— start of Quoted text —
Flowers Around Your Soft Throat

Christina Seymour is the author of the poetry chapbook Flowers Around Your Soft Throat (Structo Press, UK). Her work appears in Cider Press Review, North American Review, Cimarron Review, Wingbeats II (Dos Gatos Press), and elsewhere. She teaches creative writing at Maryville College in east Tennessee.

Matthew Landrum of Structo Press describes Flowers Around Your Soft Throat as a collection that “explores death, love, and hope, pacing through death’s shadowy valley and beginning an ascent of the opposite rim. Seymour writes of the frailty of the heart.” I interviewed her about her writing and revision processes over email.

Koh Xin Tian: What was the process of putting your chapbook together and what inspired you to do so?

Christina Seymour: In putting any collection of poems together, I try to shut off that part of the brain that wants to make a story and instead follow my intuition about which poems belong together.

Metaphors for the poem and manuscript help in this process: which “brushstrokes,” in what order, create the arrangement of navy, lavender, and orange that would compose the painting of this particular collection? Which melodies compose this song?

That way, I focus on the beauty and intricacy of language and the lyrical nature of my work, rather than constructing an artifice.

Outside of striving to capture this beauty and intricacy, this chapbook’s arrangement is inspired by the fragments of Sappho, particularly the epigraph, which is translated by Anne Carson. I find Sappho’s images and expressions to be relevant and striking across millennia, the same way a good painting reaches through time and brings me into the moment, with my own thoughts and feelings.

I like to think that the poems in Flowers Around Your Soft Throat are my own fragments, from a time of specific grief and reawakening.

K: I’ve read many of your short lyric poems but until now, not your prose poems, such as “Sacred,” which is in your chapbook. To me it measures one loss, one sensation, against another gain, starting at a funeral home sprayed with mist by “copulating calendulas,”  and next passing by “the inconsequential wreck on our way to puppy obedience class . . . ” How do you work on the structure and detail of a prose poem?

CS: Brené Brown writes: “Until we can tolerate vulnerability and transform it into gratitude, intense feelings of love will often bring up the fear of loss.”

And Jane Hirshfield writes in “Sonoma Fire” (Poetry, Dec. 2010):

Large moon the deep orange of embers.

Also the scent.

The griefs of others—beautiful, at a distance.

I feel both sentiments apply to my construction of prose poems. Structurally, with many of my poems, I try to name and accept some ache, wrong, problem, or discomfort and then turn it into, or sometimes step away into, appreciation.
— end of Quoted text —
### Objective
Translate this sentence from the interview above into Spanish: "I like to think that the poems in Flowers Around Your Soft Throat are my own fragments, from a time of specific grief and reawakening."
— start of Record list —
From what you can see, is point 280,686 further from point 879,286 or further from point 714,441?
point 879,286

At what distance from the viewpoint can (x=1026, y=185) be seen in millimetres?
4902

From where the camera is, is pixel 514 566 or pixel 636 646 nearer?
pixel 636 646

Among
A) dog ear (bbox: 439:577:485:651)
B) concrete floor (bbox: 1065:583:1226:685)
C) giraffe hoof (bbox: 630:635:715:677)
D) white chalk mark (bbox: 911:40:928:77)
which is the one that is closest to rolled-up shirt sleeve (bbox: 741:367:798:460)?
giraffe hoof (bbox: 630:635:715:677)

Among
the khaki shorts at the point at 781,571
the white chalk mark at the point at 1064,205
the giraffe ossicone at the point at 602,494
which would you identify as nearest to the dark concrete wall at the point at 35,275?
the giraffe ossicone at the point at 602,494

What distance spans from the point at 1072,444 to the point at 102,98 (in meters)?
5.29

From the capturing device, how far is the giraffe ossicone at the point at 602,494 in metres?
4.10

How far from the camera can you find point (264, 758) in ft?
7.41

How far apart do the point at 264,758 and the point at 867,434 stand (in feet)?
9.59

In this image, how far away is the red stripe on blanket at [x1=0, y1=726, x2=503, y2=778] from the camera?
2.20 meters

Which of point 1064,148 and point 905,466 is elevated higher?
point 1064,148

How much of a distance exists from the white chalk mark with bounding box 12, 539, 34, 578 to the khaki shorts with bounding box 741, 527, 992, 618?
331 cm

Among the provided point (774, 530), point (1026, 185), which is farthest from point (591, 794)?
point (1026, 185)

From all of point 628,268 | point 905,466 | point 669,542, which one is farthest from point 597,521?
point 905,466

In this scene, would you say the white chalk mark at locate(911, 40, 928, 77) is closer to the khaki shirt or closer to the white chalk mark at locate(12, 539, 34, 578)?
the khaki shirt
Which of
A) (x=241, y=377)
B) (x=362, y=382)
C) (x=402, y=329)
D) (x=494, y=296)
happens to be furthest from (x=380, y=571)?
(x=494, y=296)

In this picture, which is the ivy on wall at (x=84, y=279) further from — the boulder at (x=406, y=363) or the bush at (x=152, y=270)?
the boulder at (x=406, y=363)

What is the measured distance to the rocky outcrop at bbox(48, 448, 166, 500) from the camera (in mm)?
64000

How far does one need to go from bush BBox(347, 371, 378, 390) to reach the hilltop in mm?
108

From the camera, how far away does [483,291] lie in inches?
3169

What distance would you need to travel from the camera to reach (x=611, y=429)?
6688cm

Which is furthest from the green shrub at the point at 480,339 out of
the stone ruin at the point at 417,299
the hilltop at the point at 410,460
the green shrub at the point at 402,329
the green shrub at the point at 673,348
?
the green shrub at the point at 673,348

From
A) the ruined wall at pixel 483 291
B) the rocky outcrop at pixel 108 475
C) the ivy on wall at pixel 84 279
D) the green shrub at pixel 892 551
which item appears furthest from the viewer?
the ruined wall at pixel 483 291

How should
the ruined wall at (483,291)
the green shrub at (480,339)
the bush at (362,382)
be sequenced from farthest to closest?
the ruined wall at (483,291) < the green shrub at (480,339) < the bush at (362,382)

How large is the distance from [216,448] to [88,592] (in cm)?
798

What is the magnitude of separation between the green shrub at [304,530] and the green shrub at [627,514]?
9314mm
— end of Record list —
### Exercise output
Me gusta pensar que los poemas de Flowers Around Your Soft Throat son mis propios fragmentos, de una época de un duelo concreto y de un nuevo despertar.